Suddenly a shape materialised out of the fog ahead of the train. Automatically he started to brake. With an agonised shriek the wheels began slowing down. Whatever it was, it was still on the line. Right in their path and refusing to budge an inch. It looked as though somebody's cow had wandered onto the bridge when nobody was looking. If it didn't move soon it was bound to be run over. Stupid bloody animal. Trains can't just stop dead in their tracks!


He could see it more clearly now. Christ! That was no cow. It was too big. Wrong shape.


'Fucking hell!' he cursed aloud. 'It's one of those bastard crabs!'


The train was nearly at a standstill. He could see the crab. Every detail. Its face. Its eyes. The thing knew. Knew he would stop. Well, he'd show it. His hand left the brake and returned to the throttle. Full speed ahead. More of them on the line up in front Bloody crowds of 'em. Show 'em all. Crush 'em to pulp!


The engine had picked up to 20 mph when it made contact with King Crab. Another screech of anguished metal. A jolt that threw all the passengers forward. Dai Peters sprawled on the floor of his cab.
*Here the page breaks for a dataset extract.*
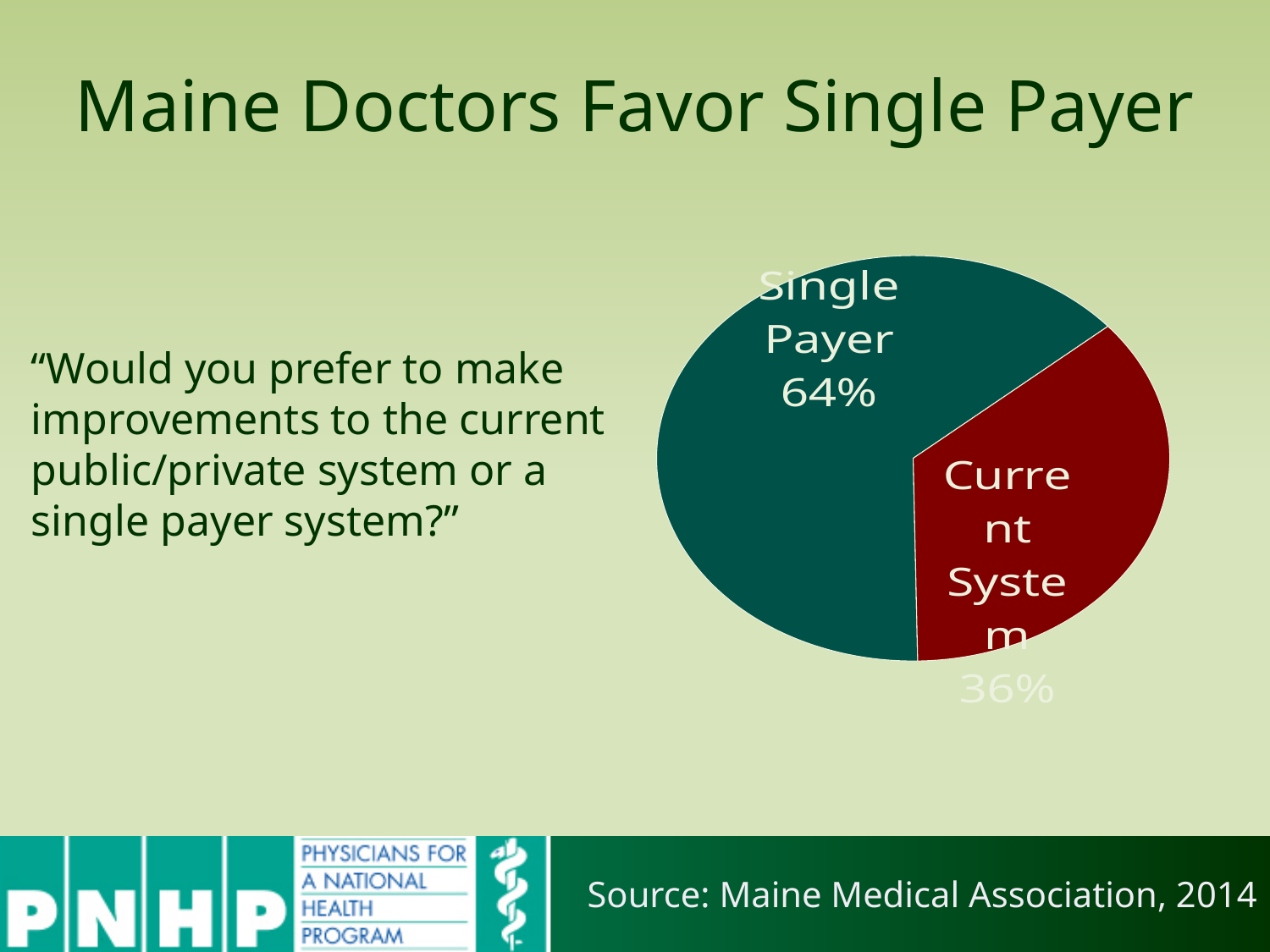
What kind of chart is shown on the slide? pie chart Which slice of the pie is the smallest? Current System What colour is the Single Payer slice? dark teal green Which slice of the pie is the largest? Single Payer What is the difference in percentage points between the Single Payer and Current System slices? 28 What colour is the Current System slice? dark red Which is larger, the Single Payer slice or the Current System slice? Single Payer What is the total of the two slices shown in the pie chart? 100% What share of the pie does Current System represent? 36% How many slices does the pie chart have? 2 What share of the pie does Single Payer represent? 64%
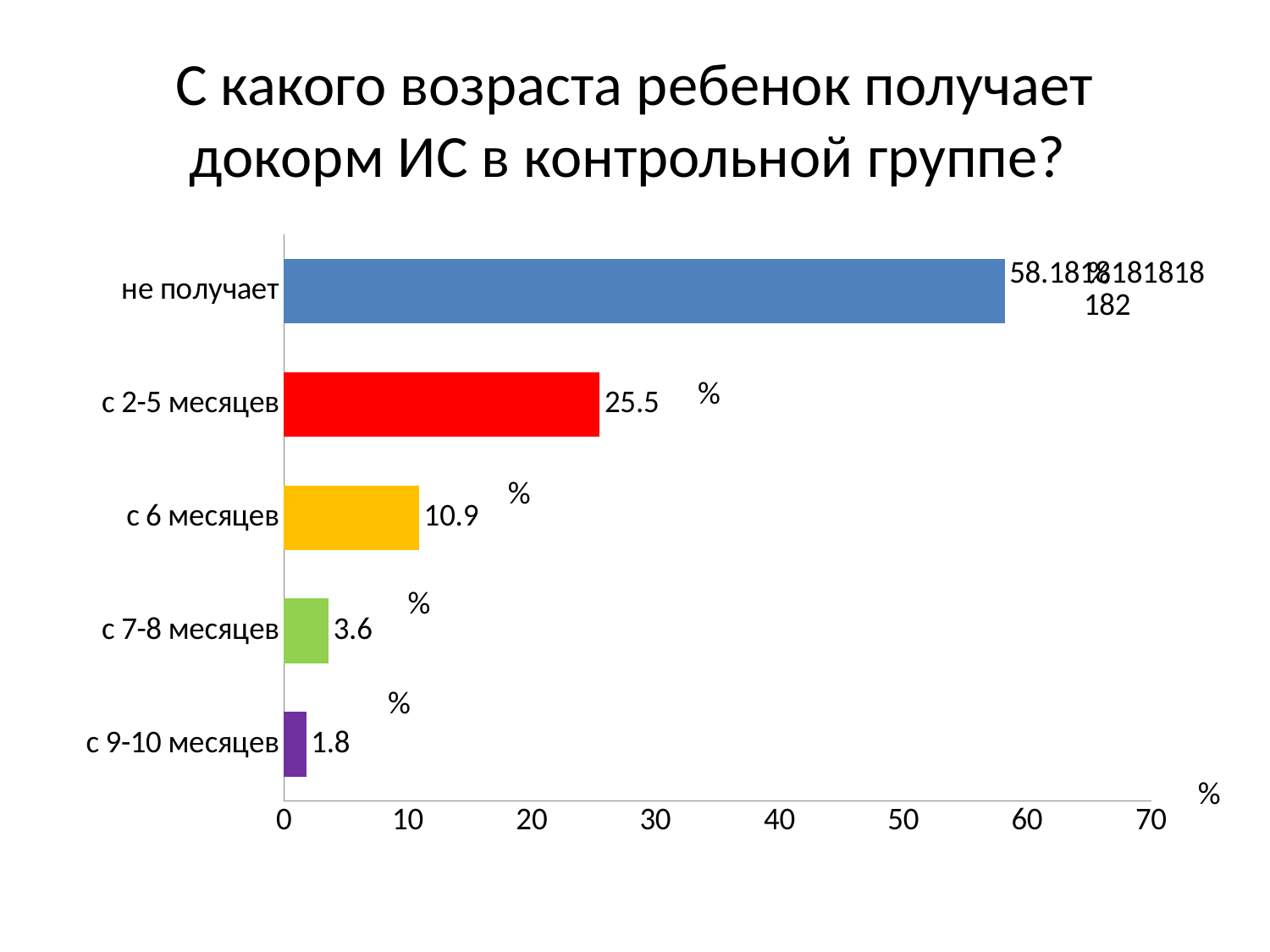
Which category has the highest value? не получает Which is larger, the value for "с 6 месяцев" or the value for "с 7-8 месяцев"? с 6 месяцев What is the difference between the values for "с 2-5 месяцев" and "с 6 месяцев"? 14.6 What is the title of the chart on the slide? С какого возраста ребенок получает докорм ИС в контрольной группе? What is the value for "с 9-10 месяцев"? 1.8 What type of chart is shown on the slide? bar chart Which category has the lowest value? с 9-10 месяцев What is the value for "с 6 месяцев"? 10.9 What is the value for "с 2-5 месяцев"? 25.5 How many categories are shown in the chart? 5 What is the value for "с 7-8 месяцев"? 3.6 Is the value for "не получает" greater or less than 50? greater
For a split second everything seemed to stop. Tune stood still. Then the engine was rearing upwards, its wheels spinning uselessly in the air. Carriages buckled into one another, overturning, rolling sideways against the steel girders. People were screaming,


Dai Peters tried to grab the controls. Brake, throttle, anything. The engine was lurching at a crazy angle, almost as if it was running on a model railway and the owner was picking his toys up. The driver just clung on for his very life.


He could see the water below him again, the current swirling as though ready to receive him. Another crash. Steel girders flying through the air. Hurtling, spinning, still hanging on.
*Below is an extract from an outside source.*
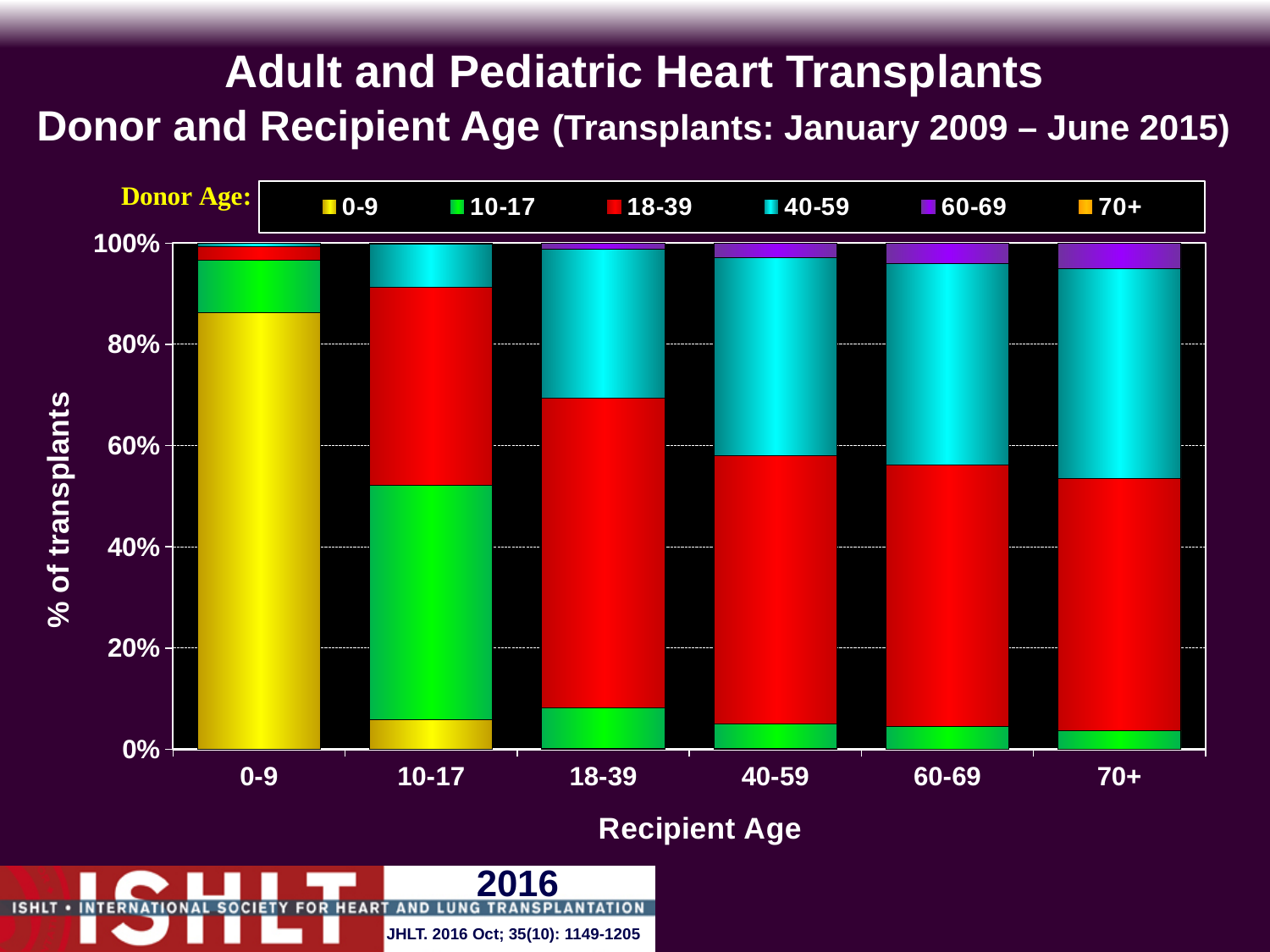
What kind of chart is shown on the slide? Stacked bar chart Which is larger: the share of donors aged 40-59 for recipients aged 70+ or for recipients aged 18-39? Recipients aged 70+ Is the share of donors aged 0-9 for recipients aged 0-9 greater or less than 80%? greater From recipient age 18-39 to 70+, does the share of donors aged 40-59 rise or fall? Rise Which recipient age group has the largest share of donors aged 0-9? 0-9 How many recipient age groups are shown on the x axis? 6 How many donor age groups does the legend list? 6 Which recipient age group has the largest share of donors aged 10-17? 10-17 Is the share of donors aged 10-17 for recipients aged 10-17 greater or less than 40%? greater What is the title of the y axis? % of transplants From recipient age 18-39 to 70+, does the share of donors aged 18-39 rise or fall? Fall Is the share of donors aged 18-39 for recipients aged 18-39 greater or less than 50%? greater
That same dream. He started to yell. 'Emma! Emma! Wake me up! The bridge … the water … for God's sake wake me up!'


***


The fundamental problem with Night of the Crabs is that Guy N. Smith treats his material in such a perfunctory way. It is a story that requires ferocious elan, while Smith seems content with a skeletal first draft.

The ending makes this clear.  Smith first gives us Davenport sealing the opening of the crabs' underwater lair with a limpet mine. Days later the Crabs reemerge aboveground, but are eventually defeated with liberal aerosol spraying of paraquat.

Were Smith fully invested in Davenport as his hero, and committed to investing the story with a little melodramatic gravity, he would have reversed the order here. After the crabs are driven back to their undersea cave by the paraquat, Davenport would enter the cavern with the limpet mine. Instead of setting the timer for 60 minutes, Davenport would set it for 60 seconds, sacrificing himself to ensure all remaining crabs are crushed to death.

Well, that's how I would've done it.

Smith's book has sold millions of copies, and that kind of historic mass echo carries an authority all it's own.